Additionally, as psychologist Dr. Hal Hershfield, a professor of marketing at the U.C.L.A. Anderson School of Management states, on a neural level, we perceive our “future selves” more like strangers than as parts of ourselves. When we procrastinate, parts of our brains actually think that the tasks we’re putting off — and the accompanying negative feelings that await us on the other side — are somebody else’s problem.

Finally, we fall back on procrastinating again and again since humans repeat behavior that is rewarded. And the short-term distraction briefly rewards us by making us feel less guilty. We reap the reward in the present while believing that the painful consequences will be borne by someone else, a future version of us.


Which brings me back to the point Robert Samuelson brought up earlier about how democracies avoid present pain even if it promises future gain.  

In early 2008, there was a high level of awareness that there was something wrong with the housing market and the U.S. economy as a whole. Instead of looking at the big banks and their risky lending practices, the U.S. government, with an election coming up, cut taxpayers a check for $300 or $600 to juice consumer spending and boost the GDP.

Instead of losing weight, the government bought more donuts with borrowed money and reorganized its clothes to find ones that still fit.
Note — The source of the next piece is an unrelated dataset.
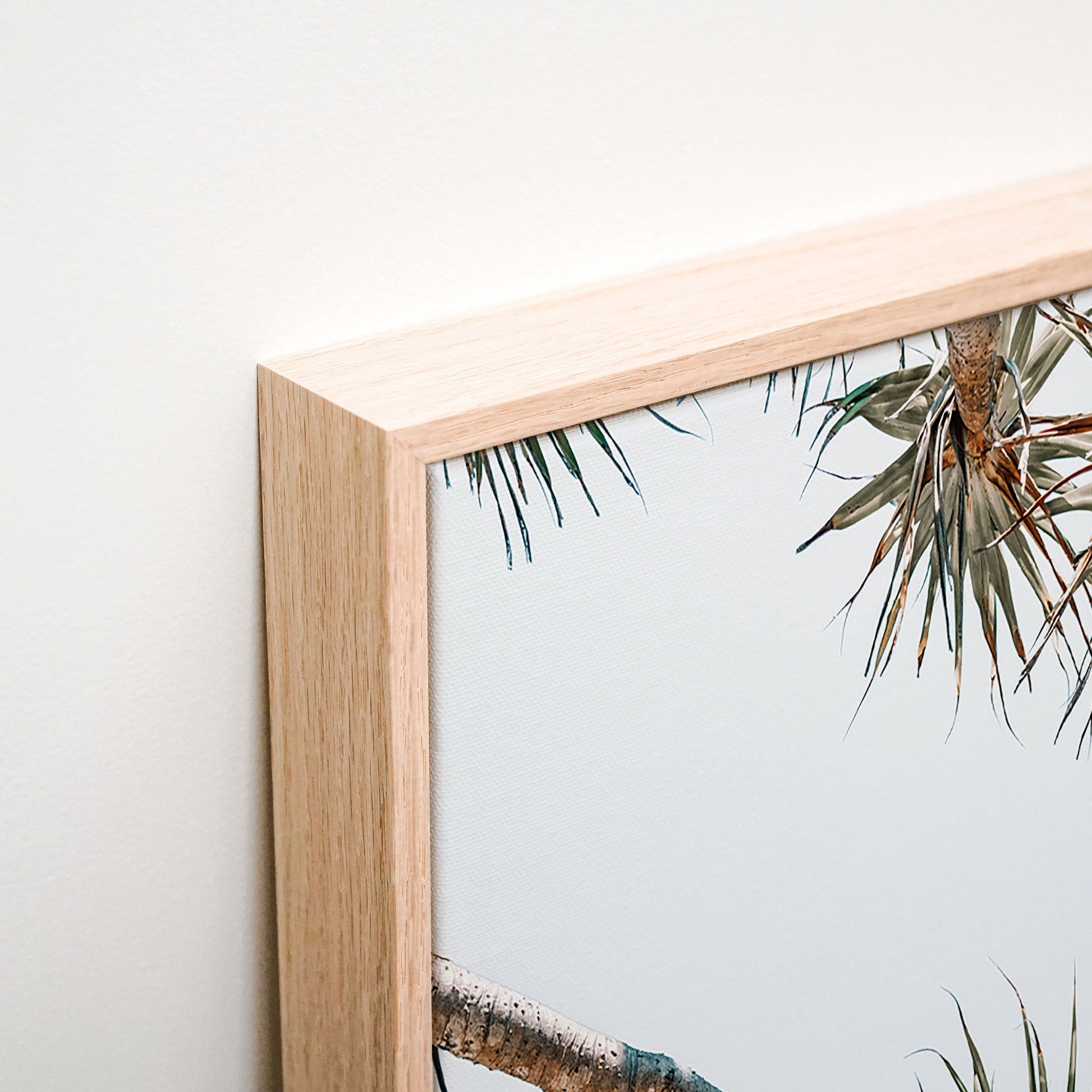 Noosa Palms Canvas corner detail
And we all know what happened later that year.

So, if you find it hard to make tough choices, don’t feel guilty.

But also know that there is no way around it. Not making a decision by delaying it is also a decision. Time does not stop, and neither will the footsteps of the moment of reckoning.





Nice article Nishant. Procrastination is always an option, but doesn't make the thing go away. So true. Just do it. Do it now.